Study questions:
1) Answer these questions using the k-means clustering excerpt:
(a) In the histogram, what does the y-axis count?
(b) What value is given for `scale` in the `reduceRegions` call?
(c) Which function turns the joined reference points into a dataframe?
2) Carry the k-means clustering excerpt forward from its last code cell by writing the part that comes next.

For example, you can use histogram of the land cover classes per cluster id generated by the k-means algorithm.

- Per Cluster ID, we visualised the distribution of different land cover groups (x-axis is different cluster, y-axis is number of reference points of this land cover on the cluster)
- We also calculted the V-measure index (a comprehensive index evaluating the homogeneity in one cluster and the completeness from different clusters) to quantify the quality of the clustering

In [None]:
# Join the value of clustered image (cluster_id) into reference point
joined_ref_point_ee = image_clustered.reduceRegions(
    collection=ref_point_ee,
    reducer=ee.Reducer.mean(),
    crs='EPSG:4326',
    scale = 30,
    tileScale = 4
)

print(joined_ref_point_ee.getInfo())

In [None]:
# Convert the reference point with joined cluster_id into dataframe
joined_ref_point= geemap.ee_to_pandas(joined_ref_point_ee)

Provided records:
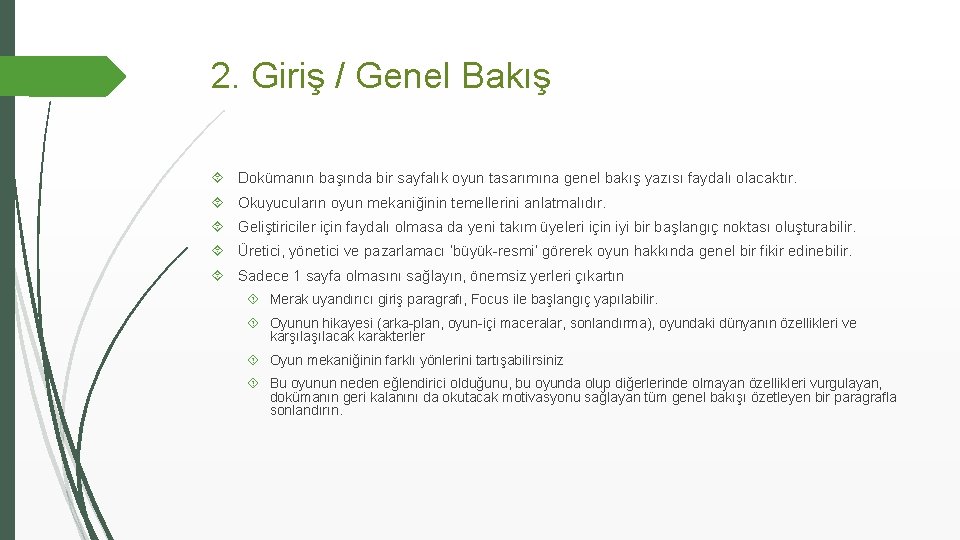 2. Giriş / Genel Bakış

Dokümanın başında bir sayfalık oyun tasarımına genel bakış yazısı faydalı olacaktır.

Okuyucuların oyun mekaniğinin temellerini anlatmalıdır.

Geliştiriciler için faydalı olmasa da yeni takım üyeleri için iyi bir başlangıç noktası oluşturabilir.

Üretici, yönetici ve pazarlamacı 'büyük-resmi' görerek oyun hakkında genel bir fikir edinebilir.

Sadece 1 sayfa olmasını sağlayın, önemsiz yerleri çıkartın

Merak uyandırıcı giriş paragrafı, Focus ile başlangıç yapılabilir.

Oyunun hikayesi (arka-plan, oyun-içi maceralar, sonlandırma), oyundaki dünyanın özellikleri ve karşılaşılacak karakterler

Oyun mekaniğinin farklı yönlerini tartışabilirsiniz

Bu oyunun neden eğlendirici olduğunu, bu oyunda olup diğerlerinde olmayan özellikleri vurgulayan, dokümanın geri kalanını da okutacak motivasyonu sağlayan tüm genel bakışı özetleyen bir paragrafla sonlandırın.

Solved tasks:
1)
(a) The number of reference points of a given land cover in the cluster.
(b) 30
(c) `geemap.ee_to_pandas`

2)
# Rename the columns of cluster_id to make it more readable
joined_ref_point = joined_ref_point.rename(columns={"mean": "cluster_id"})
joined_ref_point

In [None]:
import matplotlib.pyplot as plt
# reshape the dataframe to pivot-table (to calculate the number of different land covers per cluster id)
pivot_table = joined_ref_point.pivot_table(index="landcover", columns="cluster_id", values=None, aggfunc="size")

# build up the sub plots
fig, axs = plt.subplots(ncols=1, nrows=len(pivot_table.columns), figsize=(9, 25))

# to visualise the charts
for i, column in enumerate(pivot_table.columns):
    axs[i].bar(pivot_table.index, pivot_table[column])
    axs[i].set_xlabel("cluster_id: "+str(column))
    axs[i].set_ylabel("landcover count")
    #axs[i].set_title(column)

plt.show()

In [None]:
from sklearn.metrics import v_measure_score

#to calculate the v-measure for the clustering (range of v-measure is 0-1, 1 stands for better interpretation of real situation )
v_measure = v_measure_score(joined_ref_point['landcover'], joined_ref_point['cluster_id'])
print("V-measure: ", v_measure)

### 8. Change the number of clusters and repeat the analysis
- For Point of Dicussion 2, we run the code with different number of clusters, get the V-measure index and compare (also compare time)
- For Point of Dicussion 3, we run the training in a smaller/similar area similar with less/same land cover types first. Then apply it to our Turkey and compare the V-measure index. (also compare time)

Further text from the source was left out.